In Carol Ann Tomlinson book she talks about a teacher who explains to his students the levels they would be placed in. He had the students bring in the time they learned how to walk. One student learned how to walk at 9 months and another student learned how to walk at 1 years he old. He then asked the class did it matter what time they learned to walk. The class said no, it only matters that they learn how to walk. He then explained everyone doesn't learn something at the same time. It takes some students a short amount of time and some may need a longer time to grasp a concept. It doesn't matter how long it takes just that you learn it. That is something I always keep in mind when I teach. I don't make my students fill bad if they don't know the information yet and I don't hold my students back that know the information. Would you still teach the concept of crawling and pulling yourself up to stand to a child who has mastered walking. Why do we as teachers tend to do that to gifted students? If you keep this concept in mind it will help you better understand that the activities we use in class should be designed to help students master information. By giving students who have mastered information more work or harder work on the same concept you are not helping them excel or succeed.

What is Differentiation?

Differentiation is not an easy concept to master. It takes teachers years to get the concept. The first step to becoming a teacher who can differentiate is to learn what it is/what it is not.

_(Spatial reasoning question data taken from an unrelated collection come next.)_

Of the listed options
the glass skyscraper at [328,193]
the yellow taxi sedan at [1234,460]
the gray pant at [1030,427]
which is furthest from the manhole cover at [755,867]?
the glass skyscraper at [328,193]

A good book to start with is "How to Differentiate Instruction in Mixed Ability Classrooms" by Carol Ann Tomlinson. This book breaks down what it looks and ideas you can incorporate in your classroom.
Differentiation is not teaching every student something different or homogeneous grouping; placing students in ability groups and keeping students in that group even when they have mastered a subject. Another misconception about differentiation is that if you give students complex questions or advanced topics on the same subject every one else is working on you are differentiating. This is not true.
Differentiation is providing students with different learning options and expressing learning so that it meets the needs of the various types of learners in your classroom. Students can learn information linguistically, logic-mathematical, musical, spatial, bodily kinesthetic, naturalist, interpersonal and intrapersonal. When differentiating the teacher but must have knowledge of the learners needs. Students will succeed if the instruction fits different kinds of learners.
Teachers must also remember that instruction for each learner should be qualitative, based on assessments, provides various approaches to students understanding the content (what is learned), process (how students make sense of ideas), and product (how the show what they know), is student centered, not a cookie cutter lesson (found/based on a norm classroom), and includes whole class, group and individual instruction. I know a lot of people are thinking that it can't be done or it might be chaotic. It is not though. It takes a while to master but once the teacher masters the concept their classroom runs very smoothly. I used Carol Ann Tomlinson book and the idea of Differentiation in my classroom last year and 100 percent of my students reached their individual grade level target.